### SHORT EXERCISE
Rewrite the lines below, changing every "dark pond water" to "murky pond water" and leaving the rest untouched.

* Begin *

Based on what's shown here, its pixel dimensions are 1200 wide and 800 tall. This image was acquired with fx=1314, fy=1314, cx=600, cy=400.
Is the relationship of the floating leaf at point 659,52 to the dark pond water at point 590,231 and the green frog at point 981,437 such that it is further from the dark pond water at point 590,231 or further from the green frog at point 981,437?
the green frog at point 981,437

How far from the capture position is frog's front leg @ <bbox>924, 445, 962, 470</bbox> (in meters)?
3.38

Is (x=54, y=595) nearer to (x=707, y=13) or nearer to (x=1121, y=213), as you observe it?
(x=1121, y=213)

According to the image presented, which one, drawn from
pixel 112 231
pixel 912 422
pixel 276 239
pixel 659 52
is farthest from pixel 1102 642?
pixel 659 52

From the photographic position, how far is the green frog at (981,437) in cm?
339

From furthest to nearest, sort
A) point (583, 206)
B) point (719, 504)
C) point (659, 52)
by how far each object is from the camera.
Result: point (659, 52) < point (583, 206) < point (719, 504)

* End *

### CORRECT RESULT
Based on what's shown here, its pixel dimensions are 1200 wide and 800 tall. This image was acquired with fx=1314, fy=1314, cx=600, cy=400.
Is the relationship of the floating leaf at point 659,52 to the murky pond water at point 590,231 and the green frog at point 981,437 such that it is further from the murky pond water at point 590,231 or further from the green frog at point 981,437?
the green frog at point 981,437

How far from the capture position is frog's front leg @ <bbox>924, 445, 962, 470</bbox> (in meters)?
3.38

Is (x=54, y=595) nearer to (x=707, y=13) or nearer to (x=1121, y=213), as you observe it?
(x=1121, y=213)

According to the image presented, which one, drawn from
pixel 112 231
pixel 912 422
pixel 276 239
pixel 659 52
is farthest from pixel 1102 642?
pixel 659 52

From the photographic position, how far is the green frog at (981,437) in cm?
339

From furthest to nearest, sort
A) point (583, 206)
B) point (719, 504)
C) point (659, 52)
by how far each object is from the camera.
Result: point (659, 52) < point (583, 206) < point (719, 504)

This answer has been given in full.